The transaction includes all of SEB’s 173 retail branches in Germany, which have about one million customers and about 2,000 employees.
SEB said the deal would allow it to focus on its merchant banking and wealth management divisions.
“The sale of our German banking business will free up capital that will be reinvested in SEB’s core strategic growth areas,” SEB chief executive Annika Falkengren said in a statement.
SEB said the price of €555 million was at a premium to allocated equity of €420 million. It added transaction costs were estimated at €375 million.
The bank had announced in May it was selling its German retail business because of unsatisfactory profitability. Santander and Italy’s Unicredit had reportedly submitted offers, and a deal was expected for the end of July.
Evli Bank analyst Kimmo Rama said the sale was a “positive deal for SEB.”
“SEB is more focused on corporate banking in Germany, and the retail branch has been loss making for some time.

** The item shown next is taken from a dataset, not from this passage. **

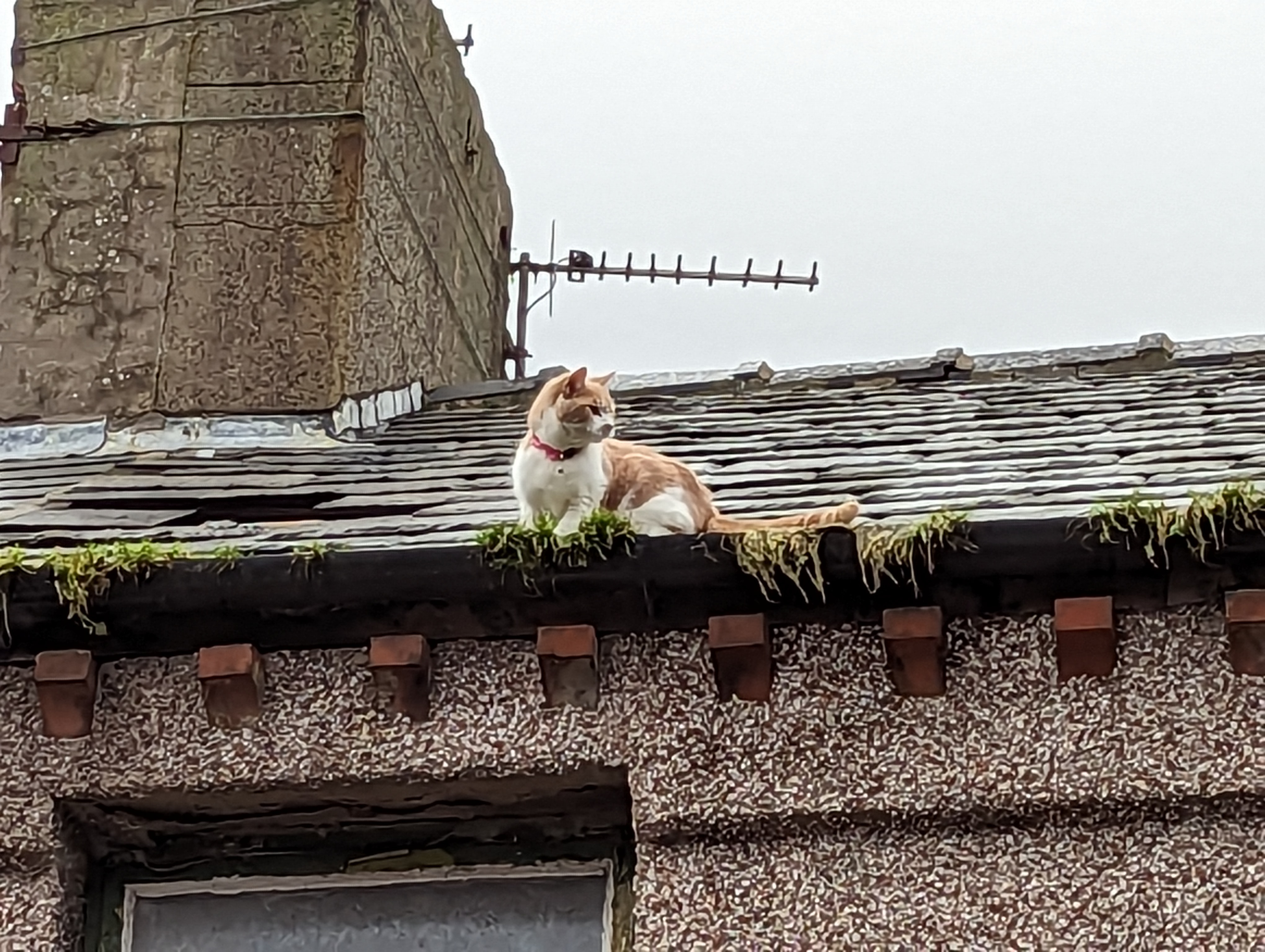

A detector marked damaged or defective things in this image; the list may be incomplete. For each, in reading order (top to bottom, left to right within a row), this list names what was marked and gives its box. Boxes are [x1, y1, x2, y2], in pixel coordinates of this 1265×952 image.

In the low margin German retail sector, economy of scale is necessary and thus Santander is a good fit,” he told Dow Jones Newswires.
SEB is Sweden’s third-biggest bank in terms of market capitalisation and employs about 21,000 people worldwide.
SEB acquired its German retail banking business in 2000 and had planned to sell it in 2008, but the transaction was suspended because of the global financial crisis.
In early trade on Monday, SEB’s shares were down 0.72 percent to 45.60 kroner on a Stockholm Stock Exchange down 0.43 percent.